АНСАМБЛЬ ИЗ ТРЕХ ОБЫВАТЕЛЬСКИХ ДОМОВ

We use cookies. Read the Privacy and Cookie Policy

АНСАМБЛЬ ИЗ ТРЕХ ОБЫВАТЕЛЬСКИХ ДОМОВ

Петербургские дома, эти безмолвные свидетели людских судеб, помогают сделать более зримыми и запоминающимися, конкретными и понятными вехи истории и культуры нашего Отечества. Они становятся добрыми помощниками, рассказывающими не только о тех, кто возводил те или иные здания, но и о тех, кто в них жил. Причем это относится не только к всемирно известным памятникам архитектуры, но и к обычным жилым домам, часто небрежно называемым «рядовой застройкой». Ведь душа города живет не только в знаменитых дворцах и музеях, но порой и в доходных домах, хотя не все имена их обитателей донесла до нас история, ибо далеко не все из них в равной мере были интересны для нее. Она чувствуется иногда в каком-нибудь невзрачном проходном дворе, в старом флигеле или на запущенной и ободранной лестнице, знавшей в прошлом иные времена… Лишенные особой оригинальности и украшений, обывательские дома могут о многом рассказать, даже если они выглядят лишь своеобразным фоном для соседних строений-шедевров.

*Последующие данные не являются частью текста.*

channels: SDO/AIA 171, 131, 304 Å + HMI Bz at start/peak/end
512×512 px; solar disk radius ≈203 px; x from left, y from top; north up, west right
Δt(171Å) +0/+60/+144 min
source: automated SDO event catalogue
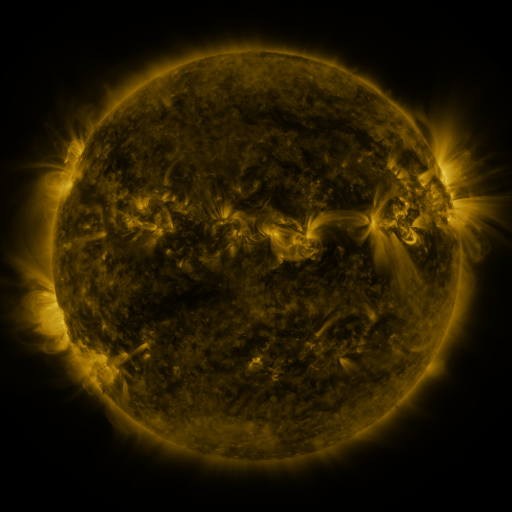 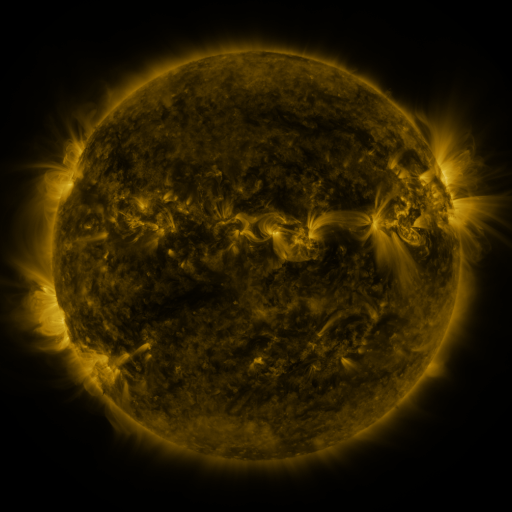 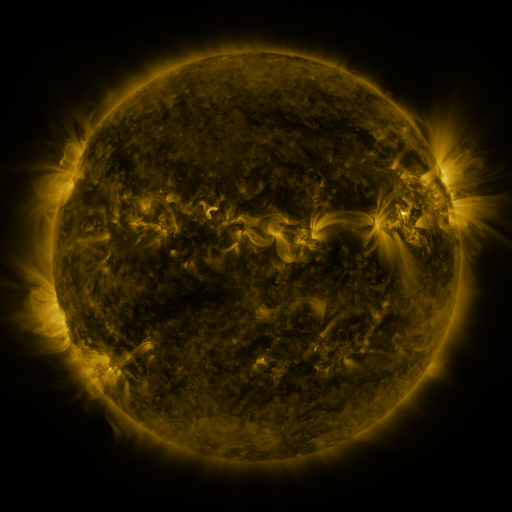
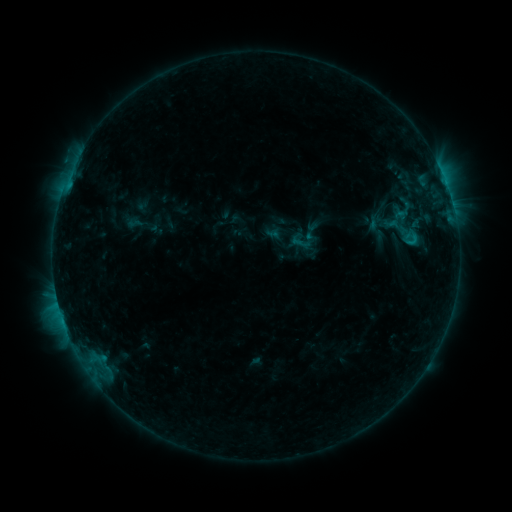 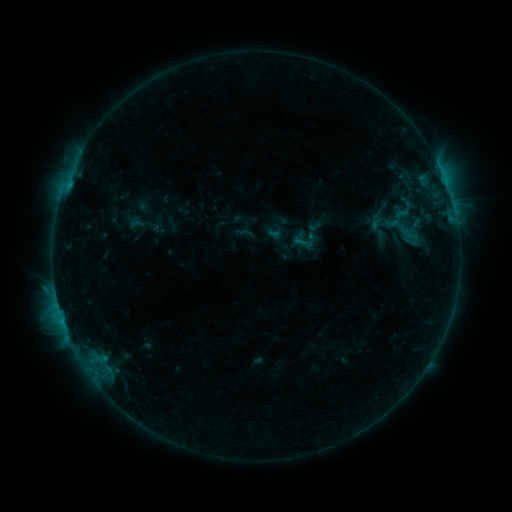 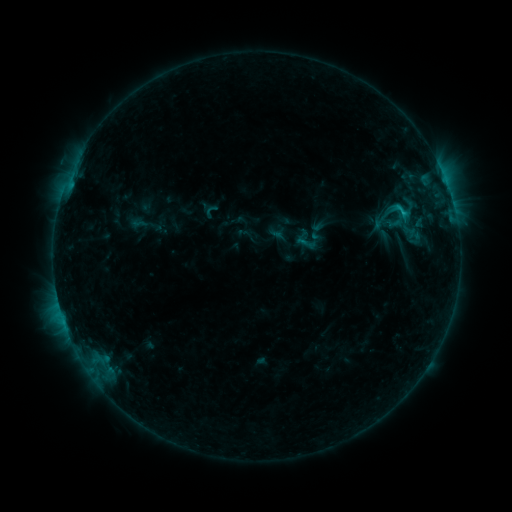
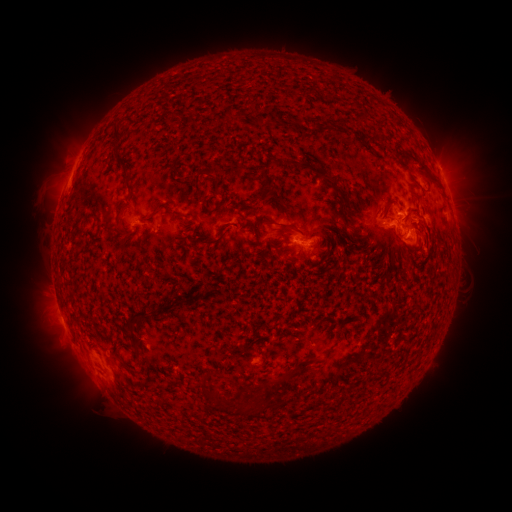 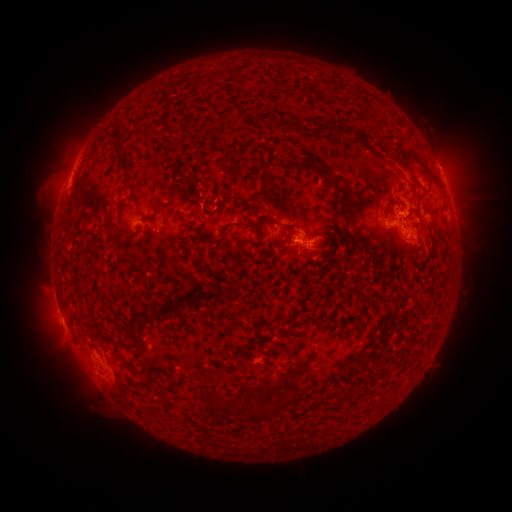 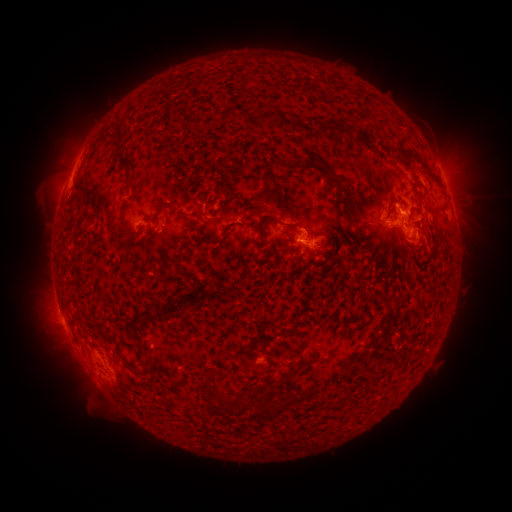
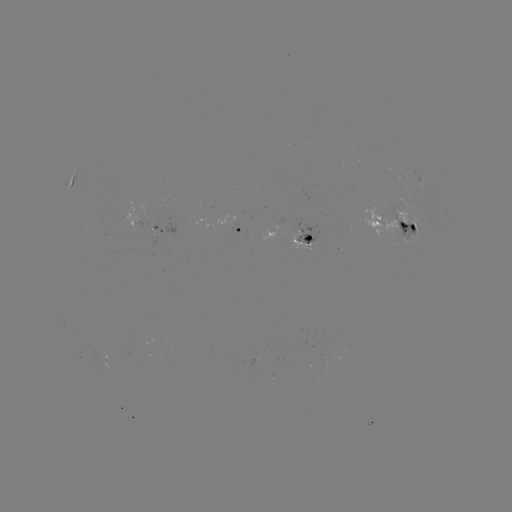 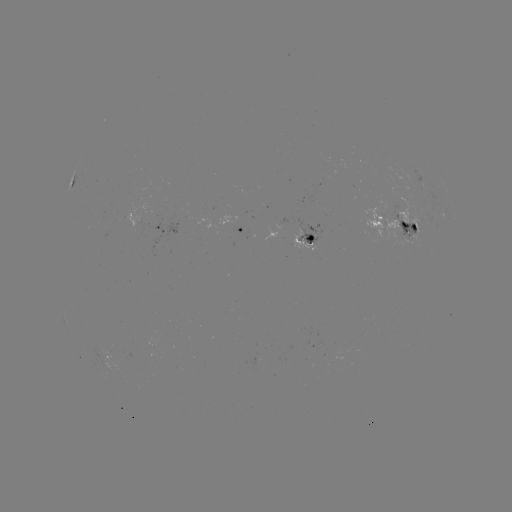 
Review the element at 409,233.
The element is emerging-flux region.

Панорама набережной Крюкова канала. Дома № 7, 9, 11. 2006 г.

Дом № 7. 2006 г

Это, в частности, относится и к ансамблю из трех домов, расположенных на правом берегу Крюкова канала, на отрезке его набережной от Торгового до Кашина моста.

Пятиэтажный дом № 7, с которого начинается Торговая улица (ныне Союза Печатников), сохранил до наших дней облик, который ему придали при перестройке в 1874 году столичные архитекторы М. А. Канилле и А. Г. Вейденбаум. Фасад здания украшен рустовкой, рельефами, изящными балконами, полукруглыми и многогранными эркерами. Оно естественно вписалось в живописную набережную Крюкова канала и прекрасно сочетается со своим «визави» на левом берегу старинной протоки.

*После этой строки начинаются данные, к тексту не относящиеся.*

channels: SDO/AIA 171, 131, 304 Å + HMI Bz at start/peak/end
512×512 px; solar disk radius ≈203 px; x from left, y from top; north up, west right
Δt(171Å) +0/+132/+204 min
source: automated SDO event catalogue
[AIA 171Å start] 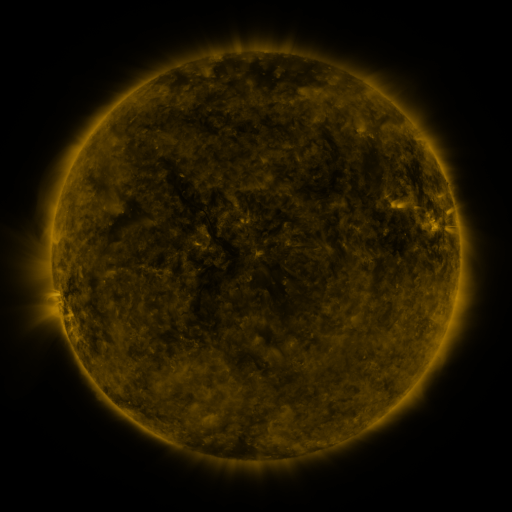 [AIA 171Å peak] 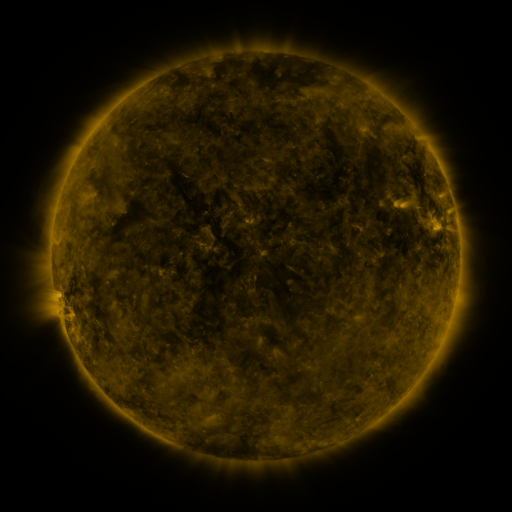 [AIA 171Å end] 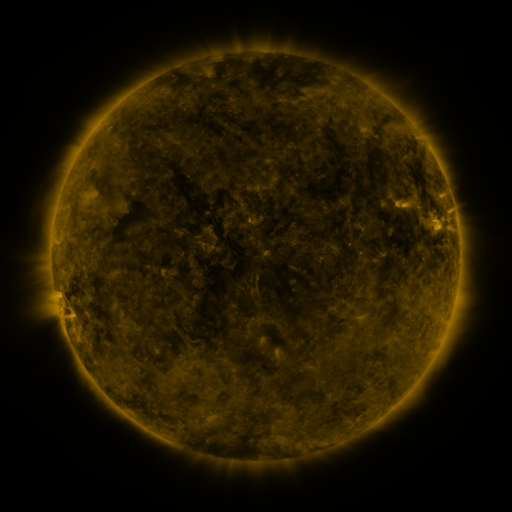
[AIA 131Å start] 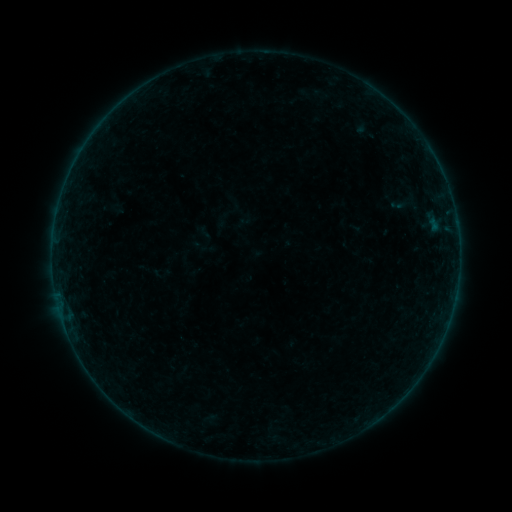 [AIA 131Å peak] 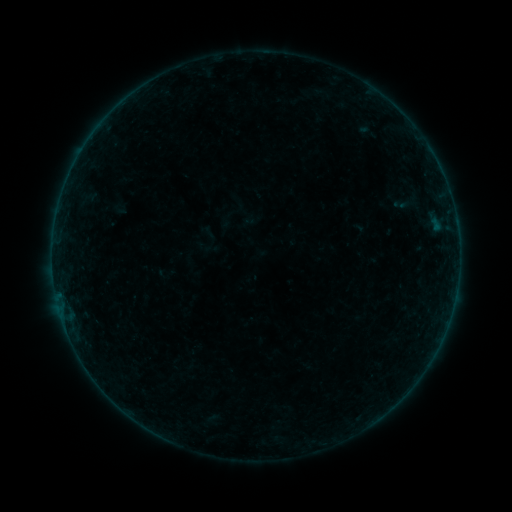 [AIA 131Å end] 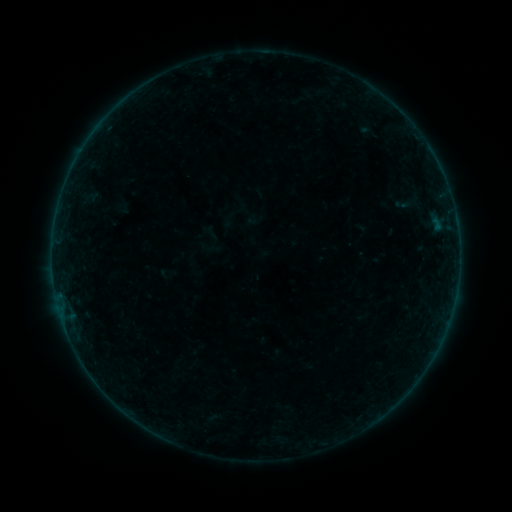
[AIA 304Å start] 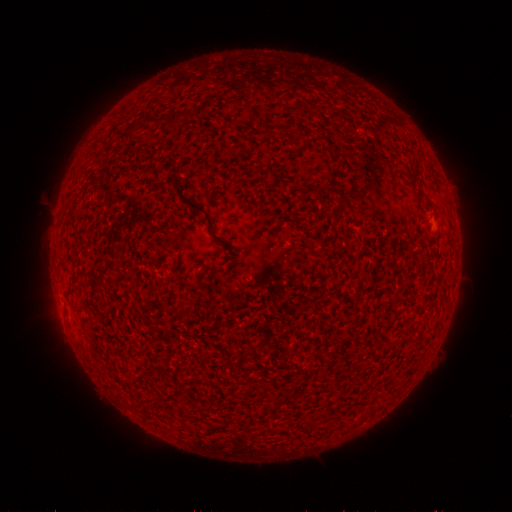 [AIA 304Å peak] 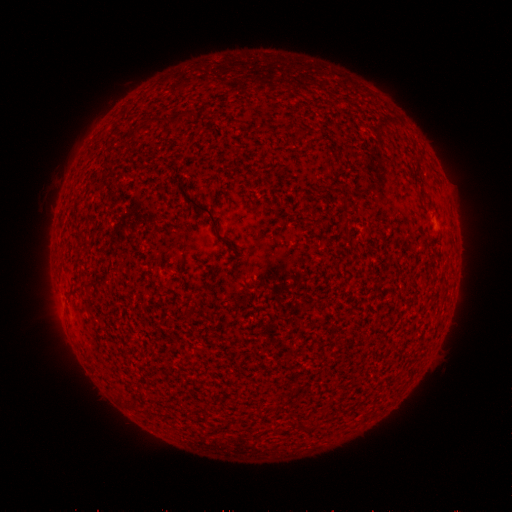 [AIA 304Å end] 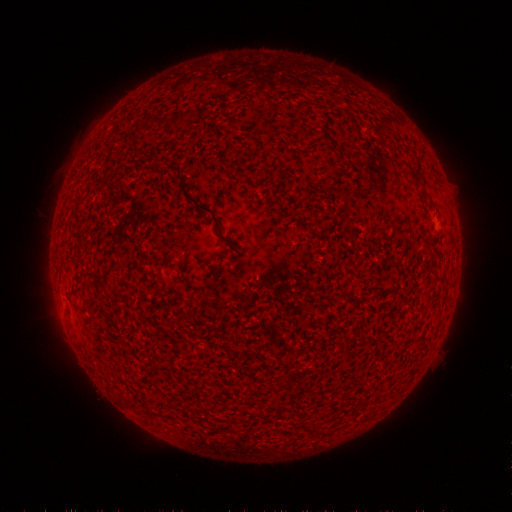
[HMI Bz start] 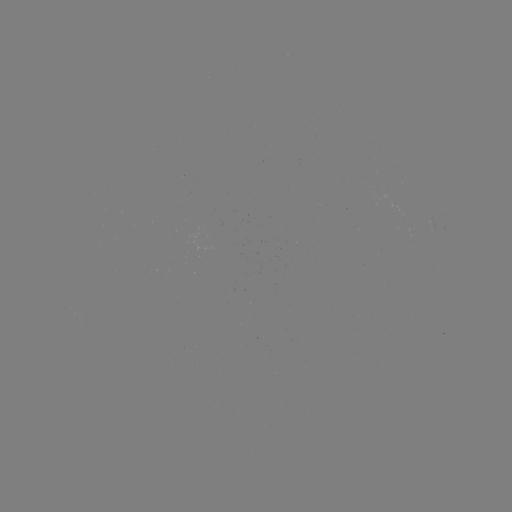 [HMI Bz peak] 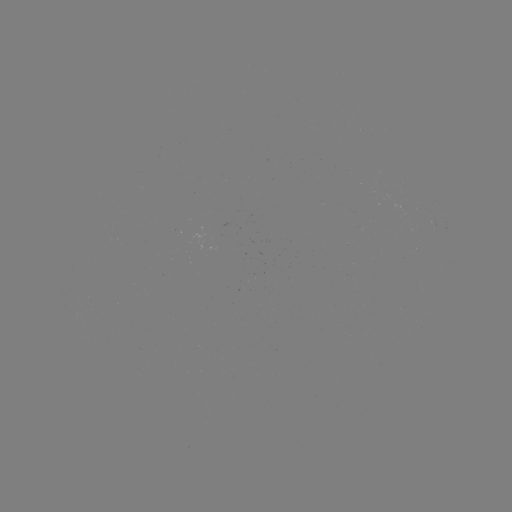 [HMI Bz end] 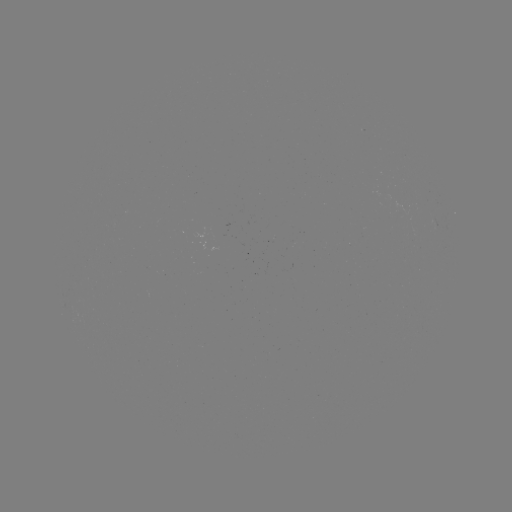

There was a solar flare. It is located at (53, 277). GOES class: B2.4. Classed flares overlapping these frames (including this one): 1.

«Горе от ума». Сцена из спектакля. П. А. Каратыгин в роли Загорецкого и И. И. Сосницкий в роли Репетилова. 1831 г.

Частыми гостями этого жилого здания в первой половине XIX века бывали знаменитые столичные актеры, драматурги, писатели и поэты. В доме № 7 на набережной Крюкова канала в 1810–1840 годах жил знаменитый петербургский комический актер, талантливый водевилист и переводчик пьес, брат известного трагика В. А. Каратыгина, автор популярных «Записок» Петр Андреевич Каратыгин. Он был дружен с молодым А. С. Пушкиным, который бывал в гостях у артиста. Актриса А. М. Колосова-Каратыгина, жена В. А. Каратыгина, вспоминала, что неоднократно встречала молодого поэта в доме своего деверя. По ее словам, хозяин «всегда с похвалою отзывался о даровании этого юноши, не особенно красивого собою, резвого, вертлявого, почти мальчика… „Сашу Пушкина“ он рекомендовал своим гостям покуда только как сына Сергея Львовича и Надежды Осиповны; лишь через пять лет для этого „Саши“ наступила пора обратной рекомендации, и о родителях его говорили: „Они отец и мать Пушкина“; их озарил отблеск славы гениального сына».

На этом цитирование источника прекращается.